Fátima Sarmento, psicanalista, Membro da Associação Mundial de Psicanálise - AMP, Membro da Escola Brasileira de Psicanálise - EBP/seção Bahia e Coordenadora do núcleo de pesquisa em psicanálise e criança - Carrocel.
O aumento da incidência de infanticídios, notadamente com crianças adotadas, da criminalidade infantil, da pedofilia, da participação de jovens em crimes organizados, da difusão do uso de drogas, vem denunciar que há, por um lado, na contemporaneidade, efeitos de um gozo que caminha sozinho e, por outro lado, há um deslocamento do estatuto da criança do lugar de ideal para o lugar de objeto de gozo do adulto.
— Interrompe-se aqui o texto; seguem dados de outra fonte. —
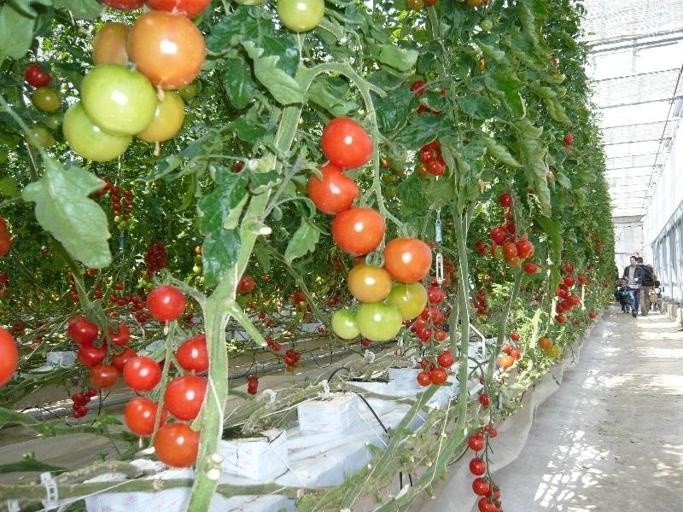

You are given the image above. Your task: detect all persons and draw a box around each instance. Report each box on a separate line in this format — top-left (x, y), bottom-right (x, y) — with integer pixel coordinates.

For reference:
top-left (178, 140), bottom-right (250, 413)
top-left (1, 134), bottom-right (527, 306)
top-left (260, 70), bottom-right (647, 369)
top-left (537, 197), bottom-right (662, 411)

top-left (616, 255), bottom-right (661, 319)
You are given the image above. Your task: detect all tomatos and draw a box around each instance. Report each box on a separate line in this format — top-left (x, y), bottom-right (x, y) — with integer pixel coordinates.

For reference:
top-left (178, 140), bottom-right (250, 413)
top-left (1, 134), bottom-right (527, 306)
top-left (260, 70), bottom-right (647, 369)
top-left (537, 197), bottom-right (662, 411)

top-left (0, 0), bottom-right (612, 512)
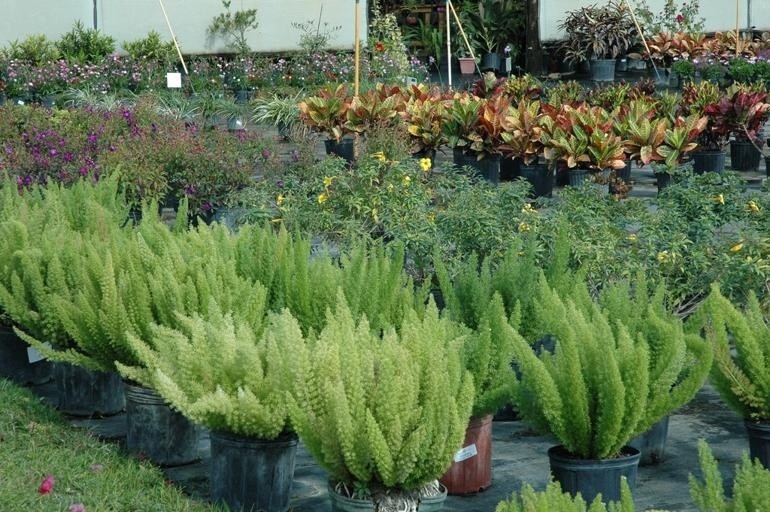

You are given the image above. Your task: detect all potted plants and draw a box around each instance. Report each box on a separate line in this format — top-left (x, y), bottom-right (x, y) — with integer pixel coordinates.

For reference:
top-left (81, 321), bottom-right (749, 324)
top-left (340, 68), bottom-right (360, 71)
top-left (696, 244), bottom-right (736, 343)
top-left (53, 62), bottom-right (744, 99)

top-left (0, 0), bottom-right (770, 511)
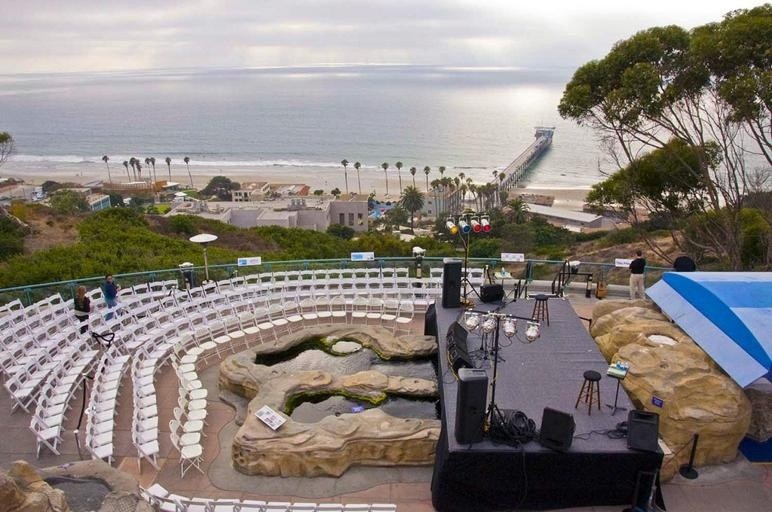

Se antes era preciso uma família para fazer aparecer um sujeito, hoje ocorre uma inversão – a criança é quem cria a família.
Jacques Lacan previu desde a década de 60 que o progresso da ciência levaria a uma segregação. A ciência e o mercado operam criando classes na tentativa de fundar uma linguagem universal do sintoma – o Manual Estatístico de Diagnóstico (DSM). A psicanálise considera que toda classificação se caracteriza por deixar de lado o próprio modo do sujeito virar-se com a pulsão, com seu modo de gozo.
O distúrbio do déficit de atenção, DDA com ou sem hiperatividade, TDAH, se constitui como um dos diagnósticos mais comuns entre as crianças. Essas nomeações instituídas para dizer tudo não dizem nada sobre o sujeito, ou sobre um corpo onde a função simbólica não executou bem o seu papel. Elas servem apenas para cobrir o mal-estar, velando a angústia. O medicamento prescrito para esse distúrbio é a Ritalina, que já faz parte da vida diária das escolas.
Para a psicanálise de orientação lacaniana, o déficit não é um bom critério diagnóstico, pois conduz ao uso de medicação e a terapias comportamentais paliativas, dirigindo-se sempre ao sujeito da aprendizagem e nunca ao sujeito do inconsciente. As TCCs não consideram o inconsciente como testemunho de um saber que escapa muitas vezes ao falasser. Ao desconhecerem o lugar do gozo, ou seja, a colocação em ato da pulsão, desconhecem o que leva o sujeito à repetição, ao acting out e à passagem ao ato. Para a psicanálise, a criança hiperativa padece de uma dificuldade na operação de separação que retorna no real do corpo da criança como uma agitação maníaca. Cabe ao analista ajudar a criança a construir uma ficção, que lhe permita se separar, na linguagem do gozo que antes fazia retorno em seu corpo.